Viewing a single comment thread. View all comments


autonomous_hippopotamus wrote

None of those things -- assuming Makhno was a great as you seem to think he was -- disprove my point. Makhno indeed strongly discouraged antisemitism in his ranks, while there was rampant anti-semitism in among ukranians and other people's in the region, the anarchists were militantly opposed to this. Makhno was no Saint, but as far as guerilla leaders go was no tyrant either, But my point is, what separates him (and other military leaders) from regular people is a certain ruthlessness, a moral certainty that allows one to kill or assault without hesitation or regret, that most people simply do not have.

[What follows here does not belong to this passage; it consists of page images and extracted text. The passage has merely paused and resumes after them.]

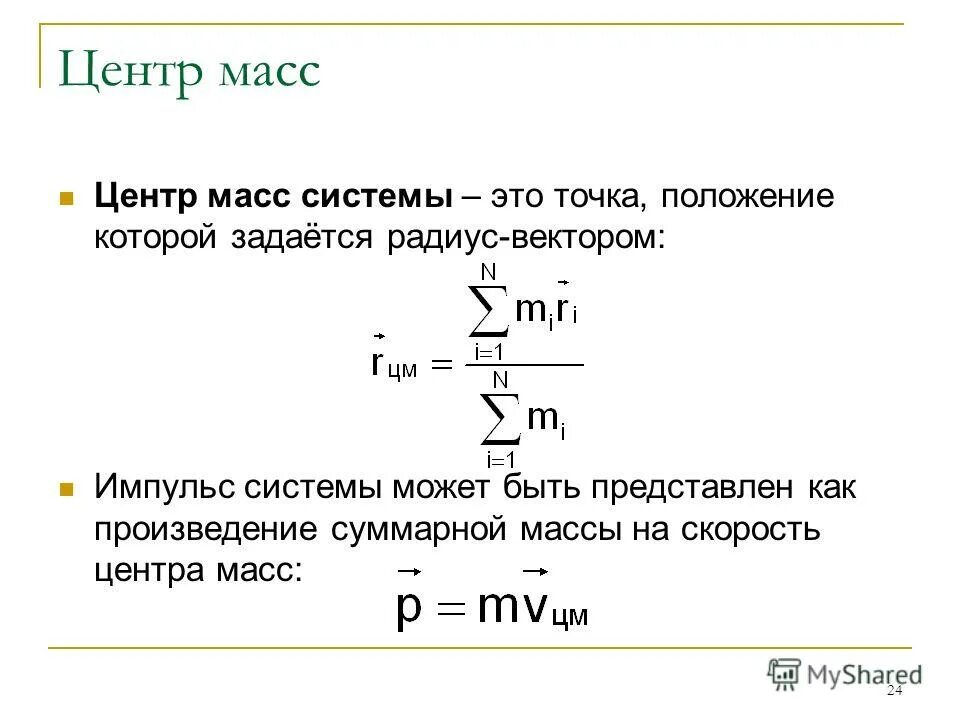 Центр масс

Центр масс системы – это точка, положение которой задаётся радиус-вектором:

$\vec{r}_{цм} = \frac{\sum_{i=1}^{N} m_i \vec{r}_i}{\sum_{i=1}^{N} m_i}$

Импульс системы может быть представлен как произведение суммарной массы на скорость центра масс: $\vec{p} = m\vec{v}_{цм}$

MyShared

24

I think it's best not to romanticize Makno or war in general, the idea you can engage in armed conflict without also comitting some act of brutality in the process seems incredibly naive to me. When military leaders talk about morals, they have a very different morality than what most people have, any u.s. general or jihadist will explain their acts in extremely moral terms why their actions are absolutely right: they position themselves as a kind of super-moral agent. Anarchists are often no different than any fanatic in this regard, if you believe your violence will bring about the liberation of all humanity you can rationalize some pretty monstrous things.

Just saying everyone that Makhno killed are scum and deserved to die is really a cop-out, a move to avoid the ethical question here. This is common to all military logic: the dehumanization of the enemy. If you look at the armies makno faught -- either Russians; red or white, or the forieng fighters from Germany or elsewhere, a large percent if not majority of them were conscripts: it was not their choice to be there, a conscript fights against their will. You can't just say they were scum who deserved to die. As individuals they may have been descent people. Hell, many of the red army that drove were working class revolutionaries maybe anarchists at one point.

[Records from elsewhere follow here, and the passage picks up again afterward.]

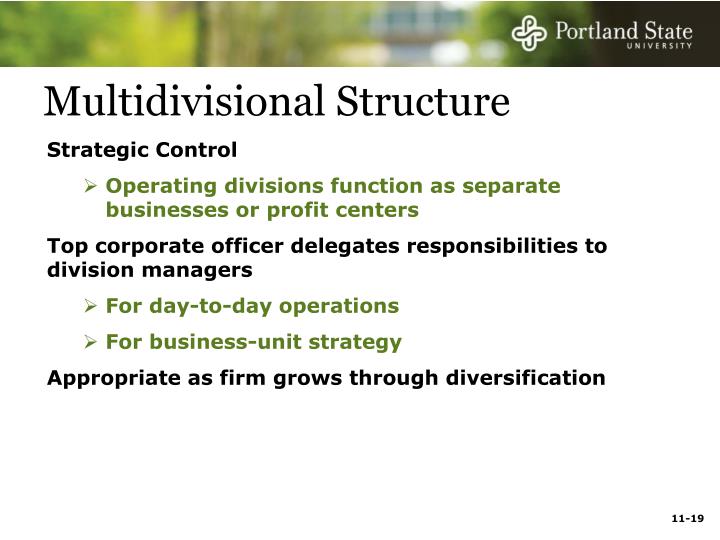 Portland State UNIVERSITY

Multidivisional Structure

Strategic Control

➢ Operating divisions function as separate businesses or profit centers

Top corporate officer delegates responsibilities to division managers

➢ For day-to-day operations

➢ For business-unit strategy

Appropriate as firm grows through diversification

11-19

Makhno's older comrades in the early 1900s engaged in a campaign of terrorist bombings hroughout Russia: bombing private residencies and bourgous cafes. I'm sure you're not defending that, as it was not only morally dubious but strategically a disaster for the movement. If you were to defend that you would also have to defend bombing gentrifying businesses today. But many anarchists have defended that, then and now, it is end result of a kind of absolutist moralizing where you deny the humanity of whole groups of people.